The coursework consists of a statistical analysis on the differences in prices in a city of US on the basis of luxuries provided in the houses. There are different houses whose structural and location wise information has been gathered through a survey and its features have been focused to distinguish one house from the other. For this purpose, different variables have been taken which can cause the price change of the houses. The variables PRICES (Price of house), SQ_FT (Area of the house in square feet), BEDS (Number of bedrooms in the house), BATHS (Number of bathrooms in the house), GARAGE (Number of cars can be fitted in a garage) and various categorical variables have also been taken which consists of HEAT takes on the value of 0 for gas forced air heating and 1 for electric heat. STYLE is the architectural style of the home: 0 indicates a trilevel, 1 indicates two-story house, and 2 indicates that the house is a ranch-styled home. FIRE and BASEMENT indicate the presence (1) or absence (0) of at least one fireplace or basement. SCHOOL is the school district (0 _ East school district; 1 _ABC Valley school district). All else the same, ABC Valley is viewed as the preferred school district.
Methodology
The above described data is initially used for finding correlations of significant variables to find out whether the variables are correlated we have just taken irrelevant variables in the study. Higher correlation values will show that the variables are highly correlated and can give reliable results. A t - test statistics will be used to analyze the significance of the data either scaled or ordinal. This is an important part of the analysis where the variability and significance have been analyzed in order to decide whether to go for further calculations or not because if there is a high variation in the data then again the problem of reliability of the results can be obtained which can lead to biased results.

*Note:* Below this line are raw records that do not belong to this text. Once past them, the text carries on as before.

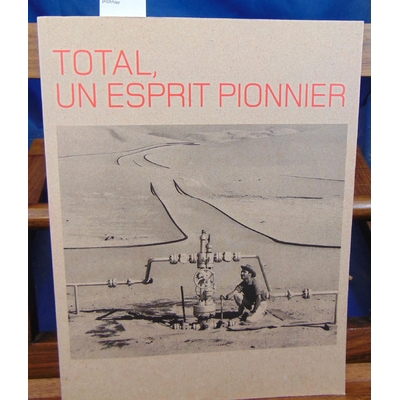 Gaston-Breton  : Total, un esprit pionnier...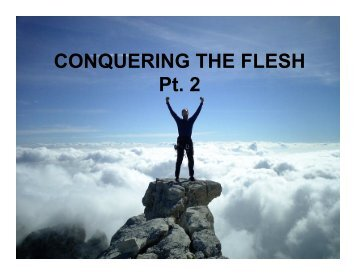 Conquering the Flesh Pt 2.pptx - Mt Rock Church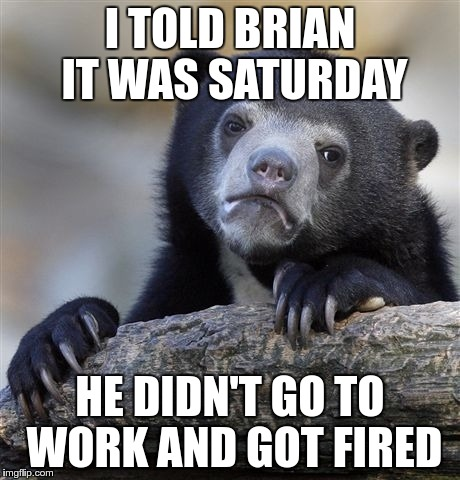 Confession Bear Meme | I TOLD BRIAN IT WAS SATURDAY HE DIDN'T GO TO WORK AND GOT FIRED | image tagged in memes,confession bear | made w/ Imgflip meme maker
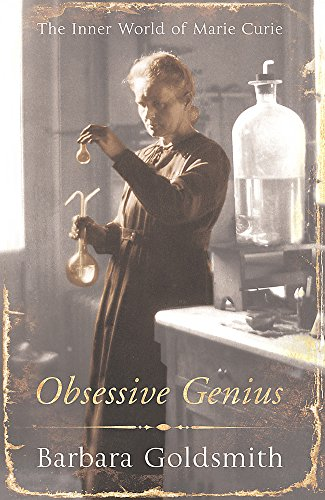 9780753818992: Obsessive Genius: The Inner World of Marie Curie: Marie Curie, a Life in Science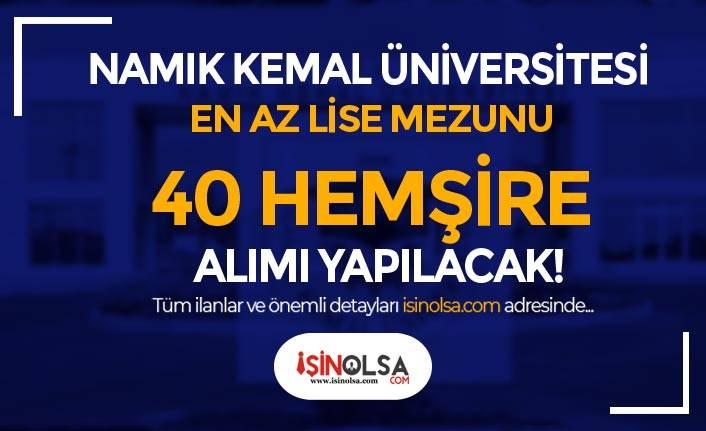 Namık Kemal Üniversitesi En Az Lise Mezunu 40 Hemşire Alımı İlanı 2021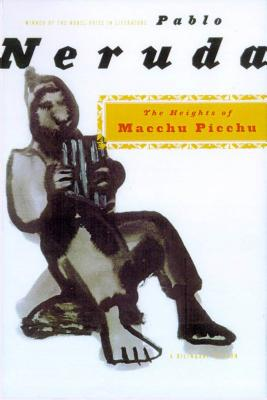 The Heights of Macchu Picchu: A Bilingual Edition - Neruda, Pablo, and Tarn, Nathaniel (Translated by)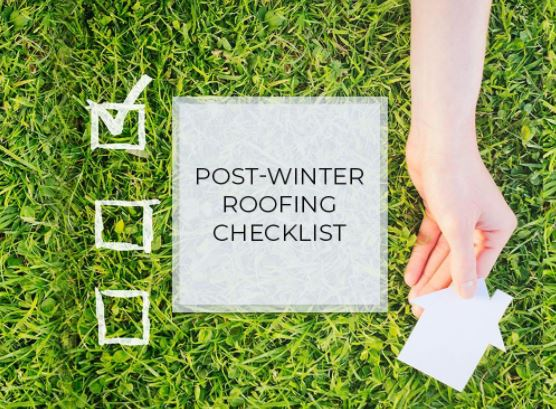 Post-Winter Roofing Checklist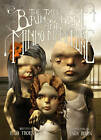The Tale of Brin and Bent and Minno Marylebone by Ravi Thornton (Hardback, 2012)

ANOVA is another statistical tool which provides an overall analysis of variance and f - statistic whether gives significant results or not. Finally, after analyzing all the data, a regression analysis will be used to model an equation and which can be used to predict the house prices when the above variables are known. The results will certainly depend upon the coefficients whether they are significant or not and whether the overall model is significant or not which could be seen through f - statistics.
Data Analysis
Descriptive Statistics
The mean area of the houses in the city of US is almost 1555 sq. feet with a standard deviation of almost 396 sq. feet showing that the houses that have three to four rooms on average consist between 1159 sq. feet and 1951 sq. feet. The average prices for houses in the city found out to be almost $86300 with a standard deviation of $20750 which shows that the housing prices lies in the range from $65550 ...